Unternehmen sucht weiter nach Investoren
Bayern will Fairchild Dornier retten

Der Flugzeugbauer Fairchild Dornier ist zahlungsunfähig. Das Traditionsunternehmen mit Sitz im bayerischen Oberpfaffenhofen stellte am Dienstag Insolvenzantrag. "Das Unternehmen wird uneingeschränkt fortgeführt", sagte der vorläufige Insolvenzverwalter Eberhard Braun. Er werde schnell Verhandlungen mit den Banken aufnehmen und die Suche nach einem strategischen Partner intensivieren. Er hofft, innerhalb der kommenden drei Monate eine Lösung zu finden. Die bayerische Staatsregierung kündigte Gespräche mit allen Beteiligten an, um die Liquidität sicherzustellen.

dpa MÜNCHEN. Von der Finanzkrise betroffen sind 4300 Mitarbeiter, davon 3600 in Deutschland. Die Gehälter sind nach dem Insolvenzrecht für drei Monate gesichert. Fairchild Dornier zählt zu den drei größten Regionalflugzeugherstellern der Welt.

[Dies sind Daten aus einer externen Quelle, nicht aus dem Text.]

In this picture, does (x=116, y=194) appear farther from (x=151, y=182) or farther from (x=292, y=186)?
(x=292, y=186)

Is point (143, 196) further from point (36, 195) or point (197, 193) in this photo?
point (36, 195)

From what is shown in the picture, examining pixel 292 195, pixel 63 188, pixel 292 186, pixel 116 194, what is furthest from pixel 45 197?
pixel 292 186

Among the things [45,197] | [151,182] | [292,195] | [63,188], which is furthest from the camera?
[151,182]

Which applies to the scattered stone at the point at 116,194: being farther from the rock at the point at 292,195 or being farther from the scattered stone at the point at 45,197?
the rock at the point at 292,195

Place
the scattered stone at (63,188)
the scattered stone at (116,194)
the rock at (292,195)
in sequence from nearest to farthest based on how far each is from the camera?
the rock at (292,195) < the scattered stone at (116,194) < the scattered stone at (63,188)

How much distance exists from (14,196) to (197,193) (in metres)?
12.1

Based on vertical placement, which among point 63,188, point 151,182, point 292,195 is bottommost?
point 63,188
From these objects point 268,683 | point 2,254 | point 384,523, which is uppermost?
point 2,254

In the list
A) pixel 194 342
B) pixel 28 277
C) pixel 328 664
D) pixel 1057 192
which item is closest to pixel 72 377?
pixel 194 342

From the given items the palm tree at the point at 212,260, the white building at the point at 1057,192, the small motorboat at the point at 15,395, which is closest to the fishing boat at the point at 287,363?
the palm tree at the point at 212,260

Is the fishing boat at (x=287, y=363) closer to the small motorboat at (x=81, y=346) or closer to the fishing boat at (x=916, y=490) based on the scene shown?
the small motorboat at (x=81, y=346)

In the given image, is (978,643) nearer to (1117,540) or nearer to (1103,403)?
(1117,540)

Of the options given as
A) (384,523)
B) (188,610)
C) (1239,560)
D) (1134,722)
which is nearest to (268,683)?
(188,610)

Das Management des Unternehmens zeigte sich trotz des Insolvenzantrags optimistisch. "Wir sind guter Hoffnung", sagte Geschäftsführer Thomas Brandt. Ein Insolvenzverfahren könne auch neue Chancen eröffnen.

Die Geschäftsführung begründete die finanzielle Schieflage mit der Luftfahrtkrise nach den Terroranschlägen in den USA. Die Fluggesellschaften hätten ihre Bestellungen verschoben. Zudem tobe in der Branche ein heftiger Preiskampf. Das deutsch-amerikanische Unternehmen war daher seit Monaten auf Partnersuche. Im Gespräch war eine Übernahme durch den US-Flugzeugriesen Boeing, die Gespräche wurden laut Branchenkreisen aber abgebrochen. Der EADS-Konzern mit seiner Airbus-Tochter hatte ebenfalls abgewunken.

Zu den Anteilseignern von Fairchild Dornier gehört auch der Allianz-Konzern. Vor zwei Jahren hatte Allianz Capital Partners (ACP) gemeinsam mit der US-Investmentfirma Clayton, Dubilier & Rice Fairchild Dornier übernommen. Bei der damaligen Transaktion war Bayerns Finanzminister Kurt Faltlhauser (CSU) Verhandlungsführer. Die Mehrheit liegt bei den Amerikanern, ACP hält als reiner Finanzinvestor etwa 25 Prozent. Die beiden Unternehmen investierten gemeinsam 400 Millionen Dollar in Fairchild Dornier. Für einen Teil der Bankkredite von 740 Millionen Dollar, die im Zuge der Übernahme versprochen wurden, bürgten Bund (270 Mio Dollar) und Freistaat (80 Mio Dollar). Von den Krediten wurden laut Brandt bisher 670 Millionen Dollar in Anspruch genommen.

Fairchild Dornier hat ehrgeizige Pläne. Vor knapp zwei Wochen stellte das Unternehmen den Prototyp der neuen Jetfamilie 728 vor, in dessen Entwicklung bisher mehr als eine Milliarde Dollar gesteckt wurde. Mit Hilfe des neuen Jets sollte der Umsatz bis 2008 von zuletzt 593 Millionen Dollar auf bis zu fünf Milliarden Dollar (5,7 Milliarden Euro) steigen.

Bayerns Staatsregierung kündigte Gespräche mit den Beteiligten an, um zu klären, wie die Liquidität für die kommenden Wochen gewährleistet werden kann. Die Sicherung der Arbeitsplätze müsse im Zentrum der Bemühungen stehen. Der Insolvenzantrag von Fairchild Dornier bedeute nicht zwingend das Aus für den Flugzeugbauer, hieß es in einer Mitteilung von Faltlhauser und Wirtschaftsminister Otto Wiesheu (beide CSU). Möglicherweise sei der Antrag die Chance für einen Neubeginn.